Ponto 1: o ensino à distância raramente é usado de forma integral. Existem muitas ferramentas digitais ao serviço de alunos e professores, mas poucas foram pensadas para um ensino integralmente à distância. A maior parte das ferramentas serve para os professores complementarem o seu trabalho em sala de aula. Assim, em condições normais, o ensino integralmente à distância é útil, sobretudo, para alunos que habitem em áreas remotas, sem escolas por perto. Só em alguns países, com amplo destaque para os EUA, é que o ensino à distância tem maior adesão ou até carácter obrigatório (só para determinadas disciplinas). Na prática, é no ensino superior onde está mais disseminado a nível internacional, e não tanto a nível do ensino básico e secundário.

Ponto 2: há ainda dúvidas sobre a eficácia do ensino à distância, em termos de aprendizagem dos alunos. Mas já se tem boas pistas sobre alguns dos seus efeitos. Os estudos mais fiáveis apontam para que, comparativamente aos alunos que frequentem presencialmente a escola, os alunos do ensino à distância tenham, em média, melhores desempenhos a disciplinas específicas (como álgebra/ matemática). Mas que isso se aplica sobretudo num primeiro momento e se, logo à partida, os alunos forem bons. Com o passar do tempo, os desempenhos podem piorar, assim como a sua probabilidade de sucesso escolar, aumentando a probabilidade de desistência (que as escolas e universidades procuram mitigar com feedbacks frequentes). Como tal, o prejuízo dos alunos que já apresentem dificuldades de aprendizagem é evidente. Estes são os resultados gerais, mas que podem variar em função de outros factores, nomeadamente a interacção com os professores. De qualquer modo, nas condições actuais, o ensino à distância é um fraco substituto do ensino presencial.

Ponto 3: a interacção do professor com o aluno é determinante. É sabido que o papel do professor é o factor mais associado, dentro da escola, à sua probabilidade de sucesso escolar. Ora, no ensino à distância, a tendência mantém-se. Quanto mais frequente e de melhor qualidade for a interacção dos professores com os alunos, melhor a aprendizagem e a motivação. Ou seja, apesar de ser à distância, é importante que os professores não assumam papéis meramente administrativos das plataformas digitais e mantenham contacto frequente com alunos — sendo isso aliás essencial para a satisfação de todos os envolvidos.

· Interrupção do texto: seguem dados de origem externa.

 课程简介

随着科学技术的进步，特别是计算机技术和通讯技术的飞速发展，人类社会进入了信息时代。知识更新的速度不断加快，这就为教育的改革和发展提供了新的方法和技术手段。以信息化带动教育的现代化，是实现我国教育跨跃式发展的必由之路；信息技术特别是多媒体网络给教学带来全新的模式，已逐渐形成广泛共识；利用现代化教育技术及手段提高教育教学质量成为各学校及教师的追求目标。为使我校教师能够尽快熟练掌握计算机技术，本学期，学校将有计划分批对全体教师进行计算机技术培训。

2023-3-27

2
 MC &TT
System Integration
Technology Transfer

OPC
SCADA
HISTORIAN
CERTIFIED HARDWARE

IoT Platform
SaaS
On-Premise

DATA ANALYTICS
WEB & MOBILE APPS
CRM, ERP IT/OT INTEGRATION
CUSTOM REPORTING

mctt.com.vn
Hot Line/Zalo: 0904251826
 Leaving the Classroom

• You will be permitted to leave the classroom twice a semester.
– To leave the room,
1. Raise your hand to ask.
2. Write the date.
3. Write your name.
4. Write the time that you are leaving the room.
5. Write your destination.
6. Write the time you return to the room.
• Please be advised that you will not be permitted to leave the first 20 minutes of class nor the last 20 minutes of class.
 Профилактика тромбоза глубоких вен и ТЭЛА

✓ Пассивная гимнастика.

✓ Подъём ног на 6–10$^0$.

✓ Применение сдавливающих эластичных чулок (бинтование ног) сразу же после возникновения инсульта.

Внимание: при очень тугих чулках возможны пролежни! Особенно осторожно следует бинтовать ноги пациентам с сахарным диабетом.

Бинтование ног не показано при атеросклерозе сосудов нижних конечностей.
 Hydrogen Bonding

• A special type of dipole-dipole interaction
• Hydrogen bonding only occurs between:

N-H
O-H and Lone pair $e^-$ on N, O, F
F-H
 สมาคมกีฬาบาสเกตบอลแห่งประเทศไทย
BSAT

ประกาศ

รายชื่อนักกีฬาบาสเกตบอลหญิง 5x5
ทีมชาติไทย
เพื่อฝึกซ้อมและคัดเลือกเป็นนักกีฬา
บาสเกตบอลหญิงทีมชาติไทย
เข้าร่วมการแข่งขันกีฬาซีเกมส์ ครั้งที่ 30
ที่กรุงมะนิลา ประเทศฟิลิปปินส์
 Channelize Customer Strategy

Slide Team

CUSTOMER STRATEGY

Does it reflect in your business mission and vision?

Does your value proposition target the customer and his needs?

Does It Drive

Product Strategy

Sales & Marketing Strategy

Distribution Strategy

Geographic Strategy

Ponto 4: a adaptação dos professores é exigente e demora tempo. Uma utilização eficaz das ferramentas digitais do ensino à distância requer formação e treino, que a larga maioria não teve. Assim, a maior parte dos professores procura reproduzir o que faz em contexto de sala de aula, mas essa abordagem é pouco eficaz e gera pouco estímulo nos alunos. É óbvio que não se pode exigir aos professores, formados para contextos de sala de aula e com uma carreira de anos nesse ambiente, que se adaptem de forma rápida ao ensino à distância. Este é um processo de aprendizagem que demora tempo até se tornar realmente eficaz. Além disso, o factor geracional também conta: para os professores mais velhos o custo da aprendizagem/ adaptação será maior do que para os mais novos.

Ponto 5: o acesso à tecnologia é indispensável e é muito desigual. Há uma clara desvantagem dos alunos socialmente desfavorecidos, na medida em que, em média, terão pior acesso a equipamentos (computadores ou tablets) e internet. Acresce que, apesar de a internet cobrir o território nacional, subsistem diferenças importantes no acesso à internet entre áreas urbanas e áreas rurais, dificultando para estes últimos a utilização do ensino à distância. Ou seja, num contexto nacional, é uma opção que deixará sempre alguns de fora. E esses alguns serão, à partida, os mais pobres, que residem em áreas rurais e têm menor acesso a equipamentos/internet. Perante o desafio de garantir a frequência universal da escolaridade obrigatória, este problema tem de ser urgentemente resolvido.